PROVIDED MATERIAL >>
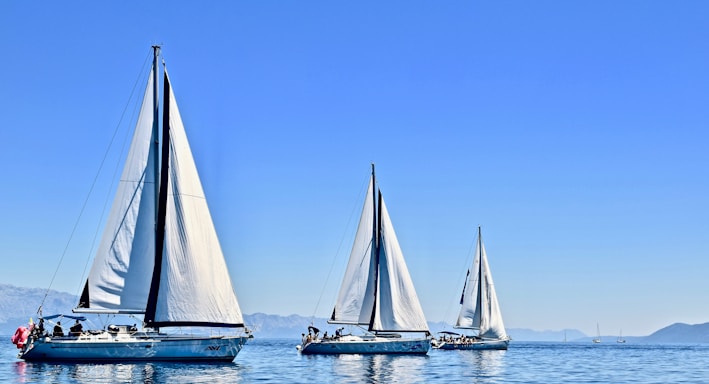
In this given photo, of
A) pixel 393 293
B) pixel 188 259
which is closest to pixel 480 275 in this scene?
pixel 393 293

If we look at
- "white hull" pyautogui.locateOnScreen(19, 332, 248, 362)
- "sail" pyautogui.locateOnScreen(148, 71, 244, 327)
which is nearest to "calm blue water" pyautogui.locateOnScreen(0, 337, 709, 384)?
"white hull" pyautogui.locateOnScreen(19, 332, 248, 362)

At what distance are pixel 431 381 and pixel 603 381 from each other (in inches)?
495

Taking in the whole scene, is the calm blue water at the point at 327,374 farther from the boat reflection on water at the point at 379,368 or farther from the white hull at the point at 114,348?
the white hull at the point at 114,348

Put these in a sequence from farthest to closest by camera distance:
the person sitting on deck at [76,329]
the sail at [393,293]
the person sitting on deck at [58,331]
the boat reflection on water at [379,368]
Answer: the sail at [393,293], the person sitting on deck at [58,331], the person sitting on deck at [76,329], the boat reflection on water at [379,368]

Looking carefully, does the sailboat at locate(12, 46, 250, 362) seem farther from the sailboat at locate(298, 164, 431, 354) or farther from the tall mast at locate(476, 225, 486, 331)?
the tall mast at locate(476, 225, 486, 331)

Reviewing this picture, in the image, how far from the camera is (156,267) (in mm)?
53844

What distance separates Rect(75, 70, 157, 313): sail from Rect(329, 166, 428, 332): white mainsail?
1139 inches

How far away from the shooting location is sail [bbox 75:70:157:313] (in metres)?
54.4

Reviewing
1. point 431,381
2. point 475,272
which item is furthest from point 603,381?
point 475,272

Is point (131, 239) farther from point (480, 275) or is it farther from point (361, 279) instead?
point (480, 275)

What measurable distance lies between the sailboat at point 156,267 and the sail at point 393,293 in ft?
85.5

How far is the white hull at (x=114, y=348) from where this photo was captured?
53.3 metres

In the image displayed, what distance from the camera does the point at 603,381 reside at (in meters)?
56.7

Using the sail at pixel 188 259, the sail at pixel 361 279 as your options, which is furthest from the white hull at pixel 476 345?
the sail at pixel 188 259
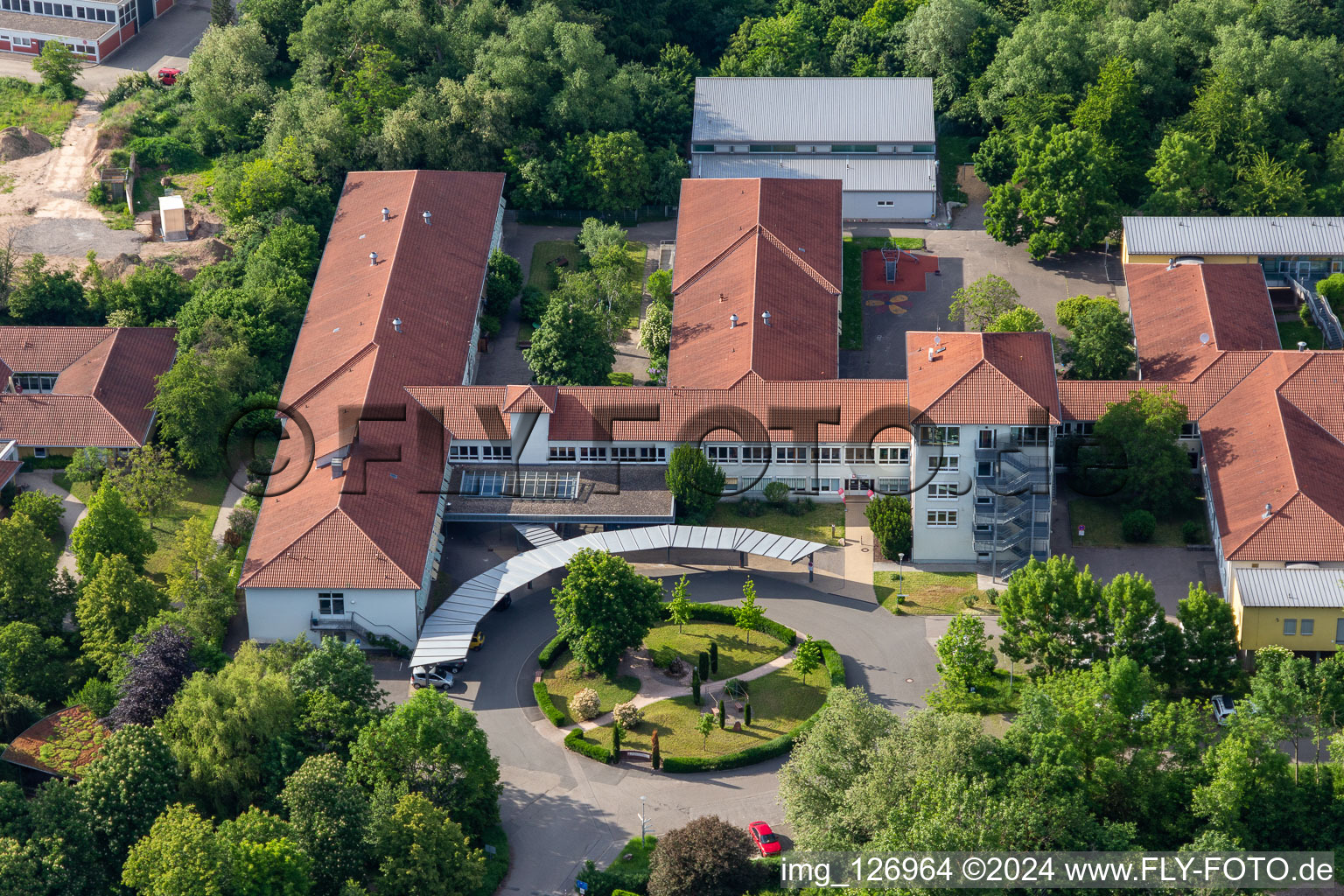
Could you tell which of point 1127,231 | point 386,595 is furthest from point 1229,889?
point 1127,231

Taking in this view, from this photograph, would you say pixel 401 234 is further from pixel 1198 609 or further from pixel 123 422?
pixel 1198 609

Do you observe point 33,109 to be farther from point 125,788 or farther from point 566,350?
point 125,788

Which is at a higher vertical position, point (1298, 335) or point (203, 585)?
point (1298, 335)

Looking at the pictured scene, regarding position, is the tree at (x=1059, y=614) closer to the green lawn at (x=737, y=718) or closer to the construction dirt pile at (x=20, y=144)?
the green lawn at (x=737, y=718)

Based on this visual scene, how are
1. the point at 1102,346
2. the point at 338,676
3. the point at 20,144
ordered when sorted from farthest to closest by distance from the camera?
the point at 20,144
the point at 1102,346
the point at 338,676

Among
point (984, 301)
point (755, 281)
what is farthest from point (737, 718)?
point (984, 301)

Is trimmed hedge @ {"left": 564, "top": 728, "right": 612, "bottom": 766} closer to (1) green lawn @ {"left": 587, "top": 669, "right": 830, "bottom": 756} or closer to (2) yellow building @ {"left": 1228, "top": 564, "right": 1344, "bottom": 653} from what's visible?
(1) green lawn @ {"left": 587, "top": 669, "right": 830, "bottom": 756}

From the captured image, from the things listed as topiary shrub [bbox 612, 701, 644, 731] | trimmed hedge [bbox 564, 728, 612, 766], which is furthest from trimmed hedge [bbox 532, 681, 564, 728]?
topiary shrub [bbox 612, 701, 644, 731]
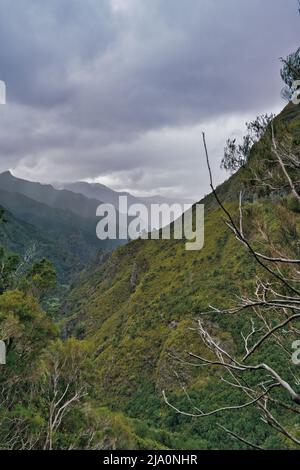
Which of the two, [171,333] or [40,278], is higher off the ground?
[40,278]

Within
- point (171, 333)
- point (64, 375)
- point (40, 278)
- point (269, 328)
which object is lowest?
point (171, 333)

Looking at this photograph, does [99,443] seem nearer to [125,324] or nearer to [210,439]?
[210,439]

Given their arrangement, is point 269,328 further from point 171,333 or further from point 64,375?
point 171,333

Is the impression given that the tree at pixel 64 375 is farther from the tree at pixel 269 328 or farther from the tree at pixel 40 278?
the tree at pixel 269 328

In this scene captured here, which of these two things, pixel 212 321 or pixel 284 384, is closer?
pixel 284 384

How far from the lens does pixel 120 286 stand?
2571 inches

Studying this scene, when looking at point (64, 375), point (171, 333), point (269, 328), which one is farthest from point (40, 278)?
point (171, 333)

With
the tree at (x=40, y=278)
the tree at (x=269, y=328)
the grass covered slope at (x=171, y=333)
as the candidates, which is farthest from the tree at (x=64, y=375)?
the tree at (x=269, y=328)

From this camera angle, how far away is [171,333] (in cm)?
3878

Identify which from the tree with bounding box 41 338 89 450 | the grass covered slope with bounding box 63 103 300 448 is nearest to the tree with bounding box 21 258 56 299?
the tree with bounding box 41 338 89 450

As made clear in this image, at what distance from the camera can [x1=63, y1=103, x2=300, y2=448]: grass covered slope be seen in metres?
27.5

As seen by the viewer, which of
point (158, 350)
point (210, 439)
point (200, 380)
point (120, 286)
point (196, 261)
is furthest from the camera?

WORK INSTRUCTIONS >>
Can you rewrite every one of the items above with "grass covered slope" changed to "grassy slope" wherever it occurs, keeping everything else the same and omitting the pictures?

THE ANSWER >>
In this given photo, of
A) pixel 393 293
B) pixel 188 259
which is closest to pixel 480 275 in this scene?
pixel 393 293

If we look at
- "white hull" pyautogui.locateOnScreen(19, 332, 248, 362)
- "sail" pyautogui.locateOnScreen(148, 71, 244, 327)
which is nearest to "calm blue water" pyautogui.locateOnScreen(0, 337, 709, 384)?
"white hull" pyautogui.locateOnScreen(19, 332, 248, 362)

At what distance are pixel 431 381 and pixel 603 381 from each other (in inches)?
495

Taking in the whole scene, is the calm blue water at the point at 327,374 farther from the boat reflection on water at the point at 379,368 or farther from the white hull at the point at 114,348?
the white hull at the point at 114,348

Put these in a sequence from farthest to closest by camera distance:
the person sitting on deck at [76,329]
the sail at [393,293]
the person sitting on deck at [58,331]
the boat reflection on water at [379,368]
Answer: the sail at [393,293], the person sitting on deck at [58,331], the person sitting on deck at [76,329], the boat reflection on water at [379,368]

Looking carefully, does the sailboat at locate(12, 46, 250, 362) seem farther from the sailboat at locate(298, 164, 431, 354) or farther from the tall mast at locate(476, 225, 486, 331)?
the tall mast at locate(476, 225, 486, 331)

Reviewing this picture, in the image, how far from the camera is (156,267) (in mm)?
53844

What distance separates Rect(75, 70, 157, 313): sail from Rect(329, 166, 428, 332): white mainsail?
1139 inches

How far away from the shooting location is sail [bbox 75:70:157:313] (in metres)?
54.4

Reviewing
1. point 431,381
2. point 475,272
which item is furthest from point 603,381?
point 475,272

Is point (131, 239) farther from point (480, 275) or is it farther from point (361, 279) instead?
point (480, 275)

What measurable distance lies between the sailboat at point 156,267 and the sail at point 393,293 in ft?
85.5

How far is the white hull at (x=114, y=348) from where this photo was captured?
53.3 metres

In the image displayed, what distance from the camera does the point at 603,381 reside at (in meters)?
56.7

Using the sail at pixel 188 259, the sail at pixel 361 279 as your options, which is furthest from the white hull at pixel 476 345?
the sail at pixel 188 259
Could you tell which of point 1127,231 | point 386,595 is furthest from point 1229,889?
point 1127,231

Taking in this view, from this photograph, would you say pixel 401 234 is further from pixel 1198 609 or further from pixel 123 422?
pixel 1198 609

Do you observe point 33,109 to be farther from point 125,788 or farther from point 566,350?
point 125,788

Which is at a higher vertical position, point (1298, 335) or point (203, 585)?
point (1298, 335)

Looking at the pictured scene, regarding position, is the tree at (x=1059, y=614) closer to the green lawn at (x=737, y=718) or closer to the construction dirt pile at (x=20, y=144)?
the green lawn at (x=737, y=718)

Based on this visual scene, how are
1. the point at 1102,346
2. the point at 338,676
3. the point at 20,144
ordered when sorted from farthest to closest by distance from the camera?
the point at 20,144
the point at 1102,346
the point at 338,676

Among
point (984, 301)
point (755, 281)
what is farthest from point (737, 718)?
point (984, 301)

Is trimmed hedge @ {"left": 564, "top": 728, "right": 612, "bottom": 766} closer to (1) green lawn @ {"left": 587, "top": 669, "right": 830, "bottom": 756} or closer to (2) yellow building @ {"left": 1228, "top": 564, "right": 1344, "bottom": 653} from what's visible?
(1) green lawn @ {"left": 587, "top": 669, "right": 830, "bottom": 756}

From the captured image, from the things listed as topiary shrub [bbox 612, 701, 644, 731] | trimmed hedge [bbox 564, 728, 612, 766], which is furthest from trimmed hedge [bbox 532, 681, 564, 728]?
topiary shrub [bbox 612, 701, 644, 731]
Which of the two, [171,333] or [40,278], is higher off the ground?
[40,278]

Within
- point (171, 333)
- point (64, 375)
- point (40, 278)
- point (269, 328)
which object is lowest?
point (171, 333)

Looking at this photograph, does [99,443] seem nearer to [125,324] or nearer to [210,439]?
[210,439]

Given their arrangement, is point 269,328 further from point 171,333 or further from point 64,375?
point 171,333

Is the impression given that the tree at pixel 64 375 is farther from the tree at pixel 269 328 or farther from the tree at pixel 40 278?
the tree at pixel 269 328

In this scene captured here, which of these two things, pixel 212 321 or pixel 284 384, is closer?
pixel 284 384

How far from the lens does pixel 120 286 stand?
2571 inches

Studying this scene, when looking at point (64, 375), point (171, 333), point (269, 328), which one is farthest from point (40, 278)?
point (171, 333)

With
the tree at (x=40, y=278)
the tree at (x=269, y=328)
the grassy slope at (x=171, y=333)
as the candidates, which is farthest from the tree at (x=64, y=375)?
the tree at (x=269, y=328)

From this camera angle, how far away is [171,333] (in cm)?
3878

Identify which from the tree with bounding box 41 338 89 450 | the grassy slope with bounding box 63 103 300 448 is nearest to the tree with bounding box 21 258 56 299?
the tree with bounding box 41 338 89 450

As made clear in this image, at what distance from the camera can [x1=63, y1=103, x2=300, y2=448]: grassy slope be seen in metres?
27.5

As seen by the viewer, which of
point (158, 350)
point (210, 439)
point (200, 380)
point (120, 286)
point (196, 261)
is furthest from the camera?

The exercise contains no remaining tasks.